### [Required work]
Would you restate the entries below exactly, keeping every line?

### [Given data]
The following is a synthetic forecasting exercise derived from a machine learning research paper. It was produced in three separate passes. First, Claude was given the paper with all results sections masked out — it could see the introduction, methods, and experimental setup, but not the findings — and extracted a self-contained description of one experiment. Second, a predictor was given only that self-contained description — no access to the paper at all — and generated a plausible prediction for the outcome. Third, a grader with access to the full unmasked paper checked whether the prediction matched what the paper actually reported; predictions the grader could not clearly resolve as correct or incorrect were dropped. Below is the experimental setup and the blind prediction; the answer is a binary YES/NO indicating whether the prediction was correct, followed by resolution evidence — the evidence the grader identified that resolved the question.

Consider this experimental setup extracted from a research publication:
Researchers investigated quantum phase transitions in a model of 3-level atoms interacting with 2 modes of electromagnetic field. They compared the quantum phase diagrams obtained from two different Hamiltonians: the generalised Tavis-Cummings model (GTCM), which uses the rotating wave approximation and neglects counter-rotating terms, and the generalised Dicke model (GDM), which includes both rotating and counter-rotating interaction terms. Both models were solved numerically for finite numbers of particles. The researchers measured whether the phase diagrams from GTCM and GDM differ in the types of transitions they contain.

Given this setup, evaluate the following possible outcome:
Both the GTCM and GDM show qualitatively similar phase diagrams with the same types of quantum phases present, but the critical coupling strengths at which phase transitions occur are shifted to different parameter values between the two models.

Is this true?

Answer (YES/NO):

### [Solution to this task]
The following is a synthetic forecasting exercise derived from a machine learning research paper. It was produced in three separate passes. First, Claude was given the paper with all results sections masked out — it could see the introduction, methods, and experimental setup, but not the findings — and extracted a self-contained description of one experiment. Second, a predictor was given only that self-contained description — no access to the paper at all — and generated a plausible prediction for the outcome. Third, a grader with access to the full unmasked paper checked whether the prediction matched what the paper actually reported; predictions the grader could not clearly resolve as correct or incorrect were dropped. Below is the experimental setup and the blind prediction; the answer is a binary YES/NO indicating whether the prediction was correct, followed by resolution evidence — the evidence the grader identified that resolved the question.

Consider this experimental setup extracted from a research publication:
Researchers investigated quantum phase transitions in a model of 3-level atoms interacting with 2 modes of electromagnetic field. They compared the quantum phase diagrams obtained from two different Hamiltonians: the generalised Tavis-Cummings model (GTCM), which uses the rotating wave approximation and neglects counter-rotating terms, and the generalised Dicke model (GDM), which includes both rotating and counter-rotating interaction terms. Both models were solved numerically for finite numbers of particles. The researchers measured whether the phase diagrams from GTCM and GDM differ in the types of transitions they contain.

Given this setup, evaluate the following possible outcome:
Both the GTCM and GDM show qualitatively similar phase diagrams with the same types of quantum phases present, but the critical coupling strengths at which phase transitions occur are shifted to different parameter values between the two models.

Is this true?

Answer (YES/NO):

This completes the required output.